Problem description: Give back exactly the lines from the one containing "Observing the scene" through the end of the records, including both, and no others.

_ _ _ _

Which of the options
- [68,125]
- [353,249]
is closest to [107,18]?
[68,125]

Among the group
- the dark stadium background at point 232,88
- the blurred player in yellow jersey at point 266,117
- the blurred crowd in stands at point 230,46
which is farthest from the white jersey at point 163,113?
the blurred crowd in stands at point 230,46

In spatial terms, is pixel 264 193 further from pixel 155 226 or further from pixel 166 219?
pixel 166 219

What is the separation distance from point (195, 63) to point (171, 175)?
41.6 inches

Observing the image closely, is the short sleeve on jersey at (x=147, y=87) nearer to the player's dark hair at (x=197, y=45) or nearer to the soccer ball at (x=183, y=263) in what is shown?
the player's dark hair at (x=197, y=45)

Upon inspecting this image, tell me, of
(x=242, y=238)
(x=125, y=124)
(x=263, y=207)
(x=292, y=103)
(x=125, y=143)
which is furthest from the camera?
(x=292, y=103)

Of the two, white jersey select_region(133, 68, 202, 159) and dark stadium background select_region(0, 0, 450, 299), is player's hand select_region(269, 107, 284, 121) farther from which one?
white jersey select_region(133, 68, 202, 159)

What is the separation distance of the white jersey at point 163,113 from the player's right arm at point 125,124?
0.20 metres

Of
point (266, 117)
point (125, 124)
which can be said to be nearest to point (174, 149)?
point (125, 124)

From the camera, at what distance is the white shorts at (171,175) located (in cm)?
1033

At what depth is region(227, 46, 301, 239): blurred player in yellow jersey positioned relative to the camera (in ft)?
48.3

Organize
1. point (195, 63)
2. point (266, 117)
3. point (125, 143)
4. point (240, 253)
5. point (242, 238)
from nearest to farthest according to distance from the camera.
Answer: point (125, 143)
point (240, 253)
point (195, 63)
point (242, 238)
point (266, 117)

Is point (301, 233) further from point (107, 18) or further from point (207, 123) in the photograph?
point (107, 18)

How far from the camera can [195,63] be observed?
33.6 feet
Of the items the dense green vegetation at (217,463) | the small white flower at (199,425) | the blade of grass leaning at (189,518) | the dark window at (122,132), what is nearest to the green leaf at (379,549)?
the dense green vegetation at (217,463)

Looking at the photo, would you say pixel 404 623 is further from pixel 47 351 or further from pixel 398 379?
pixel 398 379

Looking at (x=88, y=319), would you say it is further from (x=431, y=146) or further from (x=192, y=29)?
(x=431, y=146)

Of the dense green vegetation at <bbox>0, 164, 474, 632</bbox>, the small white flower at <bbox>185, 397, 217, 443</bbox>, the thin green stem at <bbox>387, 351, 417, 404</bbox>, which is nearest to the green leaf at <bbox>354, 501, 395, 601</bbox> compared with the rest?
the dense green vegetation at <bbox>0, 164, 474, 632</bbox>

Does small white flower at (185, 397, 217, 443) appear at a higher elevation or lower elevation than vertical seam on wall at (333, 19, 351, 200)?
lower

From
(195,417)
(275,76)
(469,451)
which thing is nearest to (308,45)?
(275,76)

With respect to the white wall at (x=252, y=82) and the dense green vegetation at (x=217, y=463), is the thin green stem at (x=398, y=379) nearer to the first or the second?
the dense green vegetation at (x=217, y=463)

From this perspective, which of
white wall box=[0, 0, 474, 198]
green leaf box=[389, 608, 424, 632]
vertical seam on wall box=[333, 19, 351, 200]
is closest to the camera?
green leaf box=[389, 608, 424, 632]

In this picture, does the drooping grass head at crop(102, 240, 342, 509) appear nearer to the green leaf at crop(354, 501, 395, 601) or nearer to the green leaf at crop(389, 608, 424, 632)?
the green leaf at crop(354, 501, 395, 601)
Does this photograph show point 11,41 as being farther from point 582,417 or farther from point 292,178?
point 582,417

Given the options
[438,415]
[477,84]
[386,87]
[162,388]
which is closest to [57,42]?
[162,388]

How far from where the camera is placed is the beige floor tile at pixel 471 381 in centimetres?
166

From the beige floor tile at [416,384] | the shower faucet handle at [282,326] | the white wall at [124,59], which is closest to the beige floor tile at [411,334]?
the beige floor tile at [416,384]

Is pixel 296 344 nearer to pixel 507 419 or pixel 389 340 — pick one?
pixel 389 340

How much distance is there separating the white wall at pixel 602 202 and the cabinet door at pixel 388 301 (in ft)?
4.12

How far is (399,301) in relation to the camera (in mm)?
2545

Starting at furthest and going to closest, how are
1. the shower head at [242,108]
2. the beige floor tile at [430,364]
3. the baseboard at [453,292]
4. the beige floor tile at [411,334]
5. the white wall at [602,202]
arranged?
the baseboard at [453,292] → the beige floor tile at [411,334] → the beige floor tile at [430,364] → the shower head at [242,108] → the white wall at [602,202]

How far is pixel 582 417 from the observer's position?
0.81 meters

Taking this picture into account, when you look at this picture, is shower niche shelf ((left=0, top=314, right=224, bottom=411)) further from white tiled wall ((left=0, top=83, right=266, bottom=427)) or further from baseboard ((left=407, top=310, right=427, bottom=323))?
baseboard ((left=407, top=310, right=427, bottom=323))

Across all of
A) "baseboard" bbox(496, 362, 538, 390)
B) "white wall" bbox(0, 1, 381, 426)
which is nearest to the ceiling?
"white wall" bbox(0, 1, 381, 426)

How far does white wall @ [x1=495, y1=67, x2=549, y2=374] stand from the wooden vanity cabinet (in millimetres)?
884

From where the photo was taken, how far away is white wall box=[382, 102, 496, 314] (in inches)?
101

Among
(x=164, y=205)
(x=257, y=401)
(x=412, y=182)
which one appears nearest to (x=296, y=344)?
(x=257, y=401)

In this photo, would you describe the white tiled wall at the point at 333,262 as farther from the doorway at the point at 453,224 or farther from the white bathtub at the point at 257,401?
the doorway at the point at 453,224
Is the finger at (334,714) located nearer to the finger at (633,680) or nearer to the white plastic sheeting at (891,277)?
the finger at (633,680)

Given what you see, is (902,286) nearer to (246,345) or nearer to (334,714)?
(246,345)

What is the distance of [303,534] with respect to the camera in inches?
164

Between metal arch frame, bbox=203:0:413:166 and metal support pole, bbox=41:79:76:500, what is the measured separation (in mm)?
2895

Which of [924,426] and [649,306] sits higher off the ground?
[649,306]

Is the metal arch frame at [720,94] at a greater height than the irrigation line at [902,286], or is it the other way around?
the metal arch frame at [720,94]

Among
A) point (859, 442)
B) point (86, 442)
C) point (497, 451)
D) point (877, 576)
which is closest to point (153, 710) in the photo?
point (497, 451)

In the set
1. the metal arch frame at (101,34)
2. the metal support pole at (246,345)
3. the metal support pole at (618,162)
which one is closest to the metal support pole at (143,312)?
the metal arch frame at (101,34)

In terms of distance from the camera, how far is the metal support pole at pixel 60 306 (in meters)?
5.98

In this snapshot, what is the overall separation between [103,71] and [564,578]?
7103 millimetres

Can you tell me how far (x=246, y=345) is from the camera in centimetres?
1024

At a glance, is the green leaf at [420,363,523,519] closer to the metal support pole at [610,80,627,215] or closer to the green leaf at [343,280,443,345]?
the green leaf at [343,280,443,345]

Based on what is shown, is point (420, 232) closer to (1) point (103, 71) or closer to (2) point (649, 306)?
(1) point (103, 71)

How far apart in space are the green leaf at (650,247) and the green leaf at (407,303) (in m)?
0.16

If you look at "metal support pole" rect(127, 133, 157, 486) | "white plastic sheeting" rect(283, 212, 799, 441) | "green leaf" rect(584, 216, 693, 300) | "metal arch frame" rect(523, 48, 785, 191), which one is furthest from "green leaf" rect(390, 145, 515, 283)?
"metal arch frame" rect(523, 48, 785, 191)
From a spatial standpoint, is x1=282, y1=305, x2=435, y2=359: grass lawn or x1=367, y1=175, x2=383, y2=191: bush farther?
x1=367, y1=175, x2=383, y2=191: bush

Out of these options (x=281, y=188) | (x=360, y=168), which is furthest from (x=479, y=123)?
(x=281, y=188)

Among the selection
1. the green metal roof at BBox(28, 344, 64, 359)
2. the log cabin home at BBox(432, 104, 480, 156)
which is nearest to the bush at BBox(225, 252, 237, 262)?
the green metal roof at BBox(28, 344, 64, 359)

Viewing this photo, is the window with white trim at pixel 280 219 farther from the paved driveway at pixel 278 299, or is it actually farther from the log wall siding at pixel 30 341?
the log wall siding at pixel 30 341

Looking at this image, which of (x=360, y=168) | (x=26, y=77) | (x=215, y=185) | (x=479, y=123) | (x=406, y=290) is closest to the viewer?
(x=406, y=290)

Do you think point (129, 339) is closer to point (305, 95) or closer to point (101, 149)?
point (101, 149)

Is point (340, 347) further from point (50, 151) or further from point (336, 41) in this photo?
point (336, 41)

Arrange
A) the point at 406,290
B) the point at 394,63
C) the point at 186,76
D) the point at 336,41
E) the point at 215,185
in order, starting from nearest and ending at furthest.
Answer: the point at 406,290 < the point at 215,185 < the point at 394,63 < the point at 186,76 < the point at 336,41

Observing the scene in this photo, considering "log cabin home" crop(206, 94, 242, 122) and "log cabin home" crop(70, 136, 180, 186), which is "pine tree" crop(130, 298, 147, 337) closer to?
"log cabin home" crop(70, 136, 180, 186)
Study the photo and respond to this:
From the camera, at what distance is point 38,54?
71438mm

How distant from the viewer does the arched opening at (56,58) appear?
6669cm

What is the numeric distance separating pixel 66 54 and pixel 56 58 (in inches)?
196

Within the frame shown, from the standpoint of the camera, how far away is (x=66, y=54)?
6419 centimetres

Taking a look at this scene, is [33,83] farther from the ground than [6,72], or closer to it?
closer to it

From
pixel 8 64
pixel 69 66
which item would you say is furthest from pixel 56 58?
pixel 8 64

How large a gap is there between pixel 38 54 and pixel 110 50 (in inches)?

_ _ _ _

Solution to the problem:
Observing the scene in this photo, considering "log cabin home" crop(206, 94, 242, 122) and "log cabin home" crop(70, 136, 180, 186), which is "pine tree" crop(130, 298, 147, 337) closer to?
"log cabin home" crop(70, 136, 180, 186)
Study the photo and respond to this:
From the camera, at what distance is point 38,54?
71438mm

How distant from the viewer does the arched opening at (56,58) appear?
6669cm

What is the numeric distance separating pixel 66 54 and pixel 56 58 (in inches)?
196

Within the frame shown, from the standpoint of the camera, how far away is (x=66, y=54)?
6419 centimetres

Taking a look at this scene, is [33,83] farther from the ground than [6,72], or closer to it?
closer to it

From
pixel 8 64
pixel 69 66
which item would you say is furthest from pixel 56 58?
pixel 8 64

How large a gap is there between pixel 38 54 and pixel 110 50 (in inches)?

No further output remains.